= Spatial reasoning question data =
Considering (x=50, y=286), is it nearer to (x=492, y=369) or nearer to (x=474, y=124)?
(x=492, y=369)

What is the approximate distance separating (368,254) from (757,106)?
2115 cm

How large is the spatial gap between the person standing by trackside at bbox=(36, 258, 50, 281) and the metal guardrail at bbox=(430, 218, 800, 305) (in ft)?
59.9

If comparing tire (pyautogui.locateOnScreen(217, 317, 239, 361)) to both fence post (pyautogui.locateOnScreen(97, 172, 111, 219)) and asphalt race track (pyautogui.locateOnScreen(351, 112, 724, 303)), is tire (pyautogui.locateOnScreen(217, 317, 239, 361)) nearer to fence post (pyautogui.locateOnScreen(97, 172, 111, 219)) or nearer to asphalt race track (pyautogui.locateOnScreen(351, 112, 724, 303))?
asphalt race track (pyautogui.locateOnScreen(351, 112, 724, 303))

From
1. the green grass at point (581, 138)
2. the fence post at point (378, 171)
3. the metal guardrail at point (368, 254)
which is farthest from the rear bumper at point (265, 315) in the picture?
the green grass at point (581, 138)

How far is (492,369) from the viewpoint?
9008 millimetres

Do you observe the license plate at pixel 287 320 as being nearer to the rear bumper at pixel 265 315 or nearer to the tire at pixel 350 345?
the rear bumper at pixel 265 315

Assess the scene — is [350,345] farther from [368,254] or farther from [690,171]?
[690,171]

= TO BE DONE =
Reproduce the records verbatim, starting at the line containing "If comparing tire" and ending with the last of the records, both included.

= EXERCISE RESPONSE =
If comparing tire (pyautogui.locateOnScreen(217, 317, 239, 361)) to both fence post (pyautogui.locateOnScreen(97, 172, 111, 219)) and asphalt race track (pyautogui.locateOnScreen(351, 112, 724, 303)), is tire (pyautogui.locateOnScreen(217, 317, 239, 361)) nearer to fence post (pyautogui.locateOnScreen(97, 172, 111, 219)) or nearer to asphalt race track (pyautogui.locateOnScreen(351, 112, 724, 303))?
asphalt race track (pyautogui.locateOnScreen(351, 112, 724, 303))

From
1. the green grass at point (581, 138)
2. the fence post at point (378, 171)
3. the metal guardrail at point (368, 254)
which is farthest from the rear bumper at point (265, 315) in the picture?
the green grass at point (581, 138)

How far is (492,369) from the viewpoint?
9008 millimetres

Do you observe the license plate at pixel 287 320 as being nearer to the rear bumper at pixel 265 315 or nearer to the tire at pixel 350 345?
the rear bumper at pixel 265 315

Assess the scene — is [350,345] farther from [368,254] or farther from [690,171]?
[690,171]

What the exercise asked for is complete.